HarnessMetricsRegistry
Dataclass that owns the four LLM instruments registered during init_harness_telemetry. Pass it to record_llm_call from agent_runner.py.
| Field | Instrument | Metric name |
|---|---|---|
llm_tokens_input | Counter | culture.harness.llm.tokens.input |
llm_tokens_output | Counter | culture.harness.llm.tokens.output |
llm_call_duration | Histogram | culture.harness.llm.call.duration |
llm_calls | Counter | culture.harness.llm.calls |
record_llm_call
def record_llm_call(
registry: HarnessMetricsRegistry,
*,
backend: str,
model: str,
nick: str,
usage: dict | None,
duration_ms: float,
outcome: str,
) -> None:
Record metrics for one LLM call. Parameters:
registry— theHarnessMetricsRegistryreturned byinit_harness_telemetry.backend— one of"claude","codex","copilot","acp".model— model identifier string used as themodellabel (e.g."claude-opus-4-6").nick— agent IRC nick (e.g."spark-claude"); becomes theharness.nicklabel on token counters.usage—dict | None. Recognised keys:tokens_input(int) andtokens_output(int).Noneand missing or non-intvalues are silently skipped. codex (#298) and copilot (#299) currently passNone.duration_ms— wall-clock call duration in milliseconds (float).outcome— one of"success","error","timeout".
Behavior: always increments llm_calls and records llm_call_duration. Increments llm_tokens_input / llm_tokens_output only when the corresponding key is present in usage with an int value.
What’s not in 8.6.0
- Bot-side OTEL instrumentation — shipped in 8.7.0 (Plan 7). See
telemetry.md. - Tracestate injection — server-parity-deferred. Both server-side
client.py/server_link.pyand the harness currently passtracestate=Nonewhen injecting. A future plan will addcurrent_tracestate()toculture.telemetry.contextand thread it through both sides simultaneously. culture.clients.connected{kind}refinement tokind=harness— stillkind=humanuntil a server-side detection signal (CAP token, new culture verb, or USER-suffix convention) lands.- Audit
actor.kindrefinement — same blocker. Stays"human"in v1. - Token-usage extraction for codex / copilot — tracked via #298 (codex) and #299 (copilot).
Manual end-to-end test
This recipe walks the full cross-process trace from a PRIVMSG on the originating server all the way into a harness LLM call.
1. Start the collector:
otelcol-contrib --config=docs/agentirc/otelcol-template.yaml
The template uses a debug exporter — spans and metrics print to stdout.
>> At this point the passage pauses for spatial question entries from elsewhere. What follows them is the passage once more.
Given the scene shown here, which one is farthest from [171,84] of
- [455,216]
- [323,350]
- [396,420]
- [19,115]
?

2. Start the server with telemetry enabled:
# ~/.culture/server.yaml must have telemetry.enabled: true
culture server start --name spark
3. Start the claude harness with telemetry enabled:
# culture/clients/claude/culture.yaml must have telemetry.enabled: true
# and service_name: culture.harness.claude
culture start spark-claude
4. Send a PRIVMSG that mentions the harness:
(in weechat or irssi, connected to spark)
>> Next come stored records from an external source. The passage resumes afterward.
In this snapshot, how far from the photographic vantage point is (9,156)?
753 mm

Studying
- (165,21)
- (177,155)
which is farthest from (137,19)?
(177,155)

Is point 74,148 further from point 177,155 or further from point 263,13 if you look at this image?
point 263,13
/msg #general @spark-claude hi
5. Verify traces in the collector output:
Look for a single trace_id that covers all four spans in parent-child order:
irc.command.PRIVMSG (service: culture.agentirc)
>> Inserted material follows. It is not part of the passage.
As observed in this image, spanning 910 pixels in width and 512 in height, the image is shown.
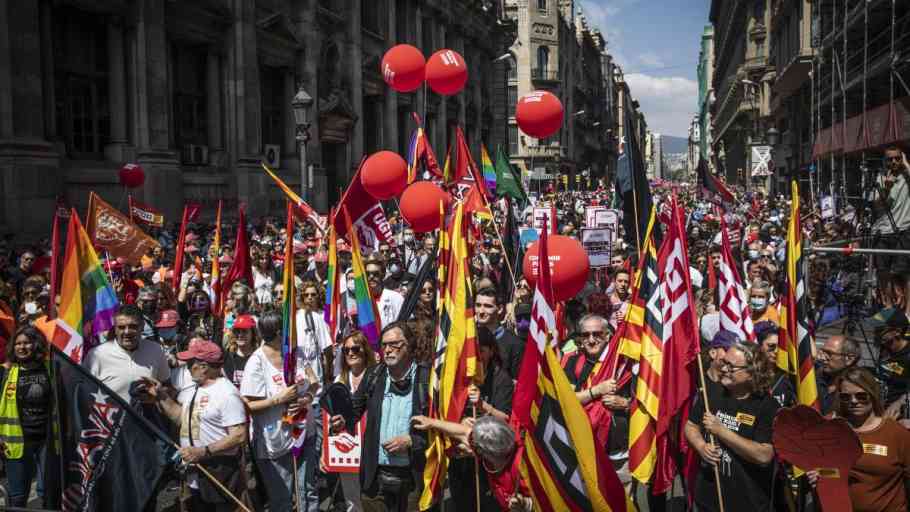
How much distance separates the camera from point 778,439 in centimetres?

└── irc.event.emit (service: culture.agentirc)
└── harness.irc.message.handle (service: culture.harness.claude)
└── harness.llm.call (service: culture.harness.claude)
6. Verify the LLM call counter:
In the collector metric output, confirm:
culture.harness.llm.calls{backend="claude", model="...", outcome="success"} 1
Also check that culture.harness.llm.tokens.input and culture.harness.llm.tokens.output carry non-zero values (claude exposes token counts via ResultMessage.usage).